Vu notre ordonnance n° 1.933 du 28 janvier 1959, qui suspend temporairement les ordonnances susvisées en tant qu'elles concernent le pouvoir législatif et la commune et qui transfère au Conseil d'État, à titre consultatif, les attributions conférées au Conseil National ;

Article 1er🔗

Les biens d'équipement nécessaires à l'exercice d'une profession, d'un commerce ou d'une industrie peuvent faire l'objet de nantissements restreints dans les conditions fixées ci-après.

Article 2🔗

Le paiement du prix d'acquisition peut être aussi garanti, aussi bien envers le prêteur de deniers qu'envers le vendeur.

Les cautions qui interviennent directement ou indirectement par aval, par acceptation d'effets ou autrement dans l'octroi de crédits d'équipement sont assimilées aux prêteurs de deniers.

Article 3🔗

Les règles édictées par l'ordonnance souveraine du 23 juin 1907 sur le nantissement des fonds de commerce sont applicables, sous réserve des dispositions de la présente ordonnance-loi.

Article 4🔗

Le nantissement est consenti par acte authentique ou sous seing privé, enregistré au droit fixe prévu par l'article 3 de la loi n° 580 du 29 juillet 1953.

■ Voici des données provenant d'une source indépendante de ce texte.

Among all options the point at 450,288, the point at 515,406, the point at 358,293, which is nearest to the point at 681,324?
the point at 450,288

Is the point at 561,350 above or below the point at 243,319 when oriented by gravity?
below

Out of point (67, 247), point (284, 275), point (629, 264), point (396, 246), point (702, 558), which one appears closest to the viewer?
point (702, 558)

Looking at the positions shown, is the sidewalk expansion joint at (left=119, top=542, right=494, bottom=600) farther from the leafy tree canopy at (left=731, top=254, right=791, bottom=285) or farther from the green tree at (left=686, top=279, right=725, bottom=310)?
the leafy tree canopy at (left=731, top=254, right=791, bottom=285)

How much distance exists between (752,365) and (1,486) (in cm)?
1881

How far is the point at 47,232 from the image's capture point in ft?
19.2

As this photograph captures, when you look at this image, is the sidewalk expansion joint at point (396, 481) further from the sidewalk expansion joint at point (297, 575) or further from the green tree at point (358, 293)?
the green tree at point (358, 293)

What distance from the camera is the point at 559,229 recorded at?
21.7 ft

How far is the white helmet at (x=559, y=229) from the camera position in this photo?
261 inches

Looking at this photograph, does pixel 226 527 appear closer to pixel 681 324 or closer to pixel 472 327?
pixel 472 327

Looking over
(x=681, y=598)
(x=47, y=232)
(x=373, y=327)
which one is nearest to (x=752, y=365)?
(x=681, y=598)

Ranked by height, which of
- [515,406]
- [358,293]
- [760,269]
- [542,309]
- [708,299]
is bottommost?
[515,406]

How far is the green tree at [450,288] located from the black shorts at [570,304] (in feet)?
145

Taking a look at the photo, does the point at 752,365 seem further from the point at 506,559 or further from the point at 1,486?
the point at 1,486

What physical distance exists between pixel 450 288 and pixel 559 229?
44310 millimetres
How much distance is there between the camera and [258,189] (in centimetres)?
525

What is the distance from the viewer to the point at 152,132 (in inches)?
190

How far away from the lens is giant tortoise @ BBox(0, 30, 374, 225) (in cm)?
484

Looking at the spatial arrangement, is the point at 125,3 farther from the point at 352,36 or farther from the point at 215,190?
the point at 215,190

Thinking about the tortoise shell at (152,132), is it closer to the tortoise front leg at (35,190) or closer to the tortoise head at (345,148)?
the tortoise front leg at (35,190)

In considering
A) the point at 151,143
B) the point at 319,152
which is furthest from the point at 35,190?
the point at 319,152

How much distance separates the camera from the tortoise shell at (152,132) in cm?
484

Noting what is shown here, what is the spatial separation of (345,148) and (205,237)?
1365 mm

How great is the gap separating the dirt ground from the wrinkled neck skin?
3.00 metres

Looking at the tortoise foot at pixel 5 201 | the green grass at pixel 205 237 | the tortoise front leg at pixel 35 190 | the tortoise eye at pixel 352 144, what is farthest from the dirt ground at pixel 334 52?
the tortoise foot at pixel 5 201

Lorsqu'il est consenti au vendeur, il est donné dans l'acte de vente.

Lorsqu'il est consenti au prêteur, il est donné dans l'acte de prêt, lequel doit mentionner, à peine de nullité, que les deniers versés par le prêteur ont pour objet d'assurer le paiement du prix des biens acquis ; il doit alors être conclu, au plus tard, à la date de la livraison.

Dans tous les cas, les biens acquis doivent être énumérés dans le corps de l'acte et chacun d'eux doit être décrit d'une façon précise afin de l'individualiser par rapport aux autres biens de même nature appartenant à l'acquéreur ; l'acte indique également le lieu où les biens ont leur attache fixe, ou précise, au cas contraire, qu'ils sont susceptibles d'être déplacés ; en outre, si des effets ont été créés en représentation de tout ou partie du prix, il en est fait mention pour leur nombre et leur montant. Ces mentions doivent figurer, en sus de celles énumérées à l'article 3 de l'ordonnance souveraine du 23 juin 1907, sur les bordereaux d'inscription prévus par ce même article.

Article 5🔗

Historique de consolidation

Le privilège résultant du contrat de nantissement s'établit par le seul fait de l'inscription opérée dans les conditions prévues par l'ordonnance souveraine du 23 juin 1907 et par la présente ordonnance-loi.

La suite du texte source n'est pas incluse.